The entire system of stress and anticipation that usually involves finally moving off campus is problematic.
When leases begin to be signed, it seems almost like a popularity contest on who found a house, who is living with whom, and who will be forced to stay on campus.
Finding somewhere to live a year in advance should not feel like a race against the clock with landlords who do not answer phones, and trying to sign the lease before another group slides into the vacancy.
On top of that, there is no guarantee that the groups that sign the lease will even be friends in another year.
While there are a few options to live in apartments, many off-campus residences are houses in the Logan Neighborhood. Most of the student leases for these houses start on June 1 and last around a year.
As the leases start on June 1, there is the awkward period between the end of spring semester until the start of the lease.
Although, once these leases do start, students must make the difficult decision about whether to find a subletter for the summer or stay in Spokane to partake in the famous “SpoSum.”
While the argument for a SpoSum is an entirely different matter, I still think there is an added benefit of moving into off-campus housing early and getting adjusted weeks or months before classes start.
Since these off-campus houses are independent from the university, it is often the duty of the student to find furniture for their new room.
While ideally the previous resident of the room would sell the furniture to the next resident, there is no promise of even having a bed the first night in the house.
In my experience, I arrived to my house with no furniture and only my meager dorm room belongings that were being held in a storage unit. As a result of this, it took many thrift store and Target trips to finally have enough furniture to feel at home.
I recommend that new off-campus residents bring any extra furniture they have from their parents’ house or ask around if any newly graduated students are selling their furniture. Facebook Marketplace is always a reliable option.
On the other hand, if a student chooses not to live in Spokane at the start of their lease in the summer, the best bet would be to get a subletter for the newly empty room.
However, not being in the house always runs the risk of paying for an empty room if a subletter cannot be found.
Even though this extra payment may seem like a burden, off-campus housing is relatively less expensive than living on campus when considering the amount of time in the residence.

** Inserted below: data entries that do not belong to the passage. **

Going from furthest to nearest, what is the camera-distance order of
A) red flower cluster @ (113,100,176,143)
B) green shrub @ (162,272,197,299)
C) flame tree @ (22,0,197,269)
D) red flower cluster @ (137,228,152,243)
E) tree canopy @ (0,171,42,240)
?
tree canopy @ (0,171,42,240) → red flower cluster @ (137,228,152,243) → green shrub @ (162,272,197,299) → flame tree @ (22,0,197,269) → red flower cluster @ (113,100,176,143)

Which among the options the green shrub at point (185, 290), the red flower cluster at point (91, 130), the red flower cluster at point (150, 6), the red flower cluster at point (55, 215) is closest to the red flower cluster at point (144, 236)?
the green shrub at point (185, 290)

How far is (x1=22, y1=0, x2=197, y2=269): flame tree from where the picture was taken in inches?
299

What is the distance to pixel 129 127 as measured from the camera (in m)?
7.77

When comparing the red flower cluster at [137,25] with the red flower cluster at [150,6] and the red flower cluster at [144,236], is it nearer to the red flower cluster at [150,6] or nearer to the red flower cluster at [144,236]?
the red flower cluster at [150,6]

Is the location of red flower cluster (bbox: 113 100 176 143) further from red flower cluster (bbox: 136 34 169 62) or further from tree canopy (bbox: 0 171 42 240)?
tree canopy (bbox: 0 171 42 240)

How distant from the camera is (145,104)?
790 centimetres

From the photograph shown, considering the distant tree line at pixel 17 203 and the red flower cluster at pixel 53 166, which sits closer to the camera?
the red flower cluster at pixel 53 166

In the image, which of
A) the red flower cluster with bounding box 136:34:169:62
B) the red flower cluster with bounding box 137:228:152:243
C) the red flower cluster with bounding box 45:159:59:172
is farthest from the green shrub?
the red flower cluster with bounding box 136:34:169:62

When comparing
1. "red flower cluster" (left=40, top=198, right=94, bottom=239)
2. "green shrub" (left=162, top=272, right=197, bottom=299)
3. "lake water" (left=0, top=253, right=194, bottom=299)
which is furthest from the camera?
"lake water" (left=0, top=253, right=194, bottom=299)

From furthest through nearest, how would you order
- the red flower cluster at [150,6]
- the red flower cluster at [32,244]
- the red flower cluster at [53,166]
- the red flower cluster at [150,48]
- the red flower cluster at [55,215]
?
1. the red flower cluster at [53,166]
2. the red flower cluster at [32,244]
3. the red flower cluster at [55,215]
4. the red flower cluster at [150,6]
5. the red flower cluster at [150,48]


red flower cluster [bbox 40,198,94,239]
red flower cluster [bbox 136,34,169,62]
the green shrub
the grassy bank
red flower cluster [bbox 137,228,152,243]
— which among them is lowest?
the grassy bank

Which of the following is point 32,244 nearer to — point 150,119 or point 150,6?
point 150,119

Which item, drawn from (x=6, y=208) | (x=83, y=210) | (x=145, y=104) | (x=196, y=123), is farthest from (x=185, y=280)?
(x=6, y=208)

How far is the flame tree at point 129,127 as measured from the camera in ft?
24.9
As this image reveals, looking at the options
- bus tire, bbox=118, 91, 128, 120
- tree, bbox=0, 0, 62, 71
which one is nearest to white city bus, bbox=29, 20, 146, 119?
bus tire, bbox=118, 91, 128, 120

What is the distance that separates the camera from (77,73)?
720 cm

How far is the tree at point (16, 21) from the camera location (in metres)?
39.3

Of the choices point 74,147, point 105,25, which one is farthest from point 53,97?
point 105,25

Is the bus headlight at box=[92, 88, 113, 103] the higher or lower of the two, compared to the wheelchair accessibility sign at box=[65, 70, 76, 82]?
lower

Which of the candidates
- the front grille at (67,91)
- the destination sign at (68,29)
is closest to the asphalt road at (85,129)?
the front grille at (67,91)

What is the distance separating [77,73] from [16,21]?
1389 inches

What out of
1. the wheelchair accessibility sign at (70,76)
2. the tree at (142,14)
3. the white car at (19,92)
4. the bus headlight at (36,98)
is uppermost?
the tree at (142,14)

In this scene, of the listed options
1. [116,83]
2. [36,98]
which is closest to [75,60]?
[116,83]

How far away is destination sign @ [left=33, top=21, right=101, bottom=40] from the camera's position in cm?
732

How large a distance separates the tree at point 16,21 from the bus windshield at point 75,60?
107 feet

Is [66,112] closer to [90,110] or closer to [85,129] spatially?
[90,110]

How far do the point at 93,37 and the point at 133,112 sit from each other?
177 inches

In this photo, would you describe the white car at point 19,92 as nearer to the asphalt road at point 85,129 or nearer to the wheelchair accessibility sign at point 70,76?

For example, the price of living on campus for one semester is slightly more expensive than living off campus for six-months so there is more bang for your buck time-wise.
While in a perfect world those extra three months of rent payment would be covered by a subletter, I still think it is worth moving off-campus and potentially saving money.
As a tip, subletters can often be found in off-campus housing Facebook groups or through friends.
Also, even though it is usually more expensive, some apartments around campus are available for rent for the academic year.
Considering all the different factors, I would recommend that rising juniors spend the summer in their new residence if they are able to find a job or other summer activities.
Summer in Spokane is well worth the extra few months of rent and if you have the chance to experience it, there is no reason not to.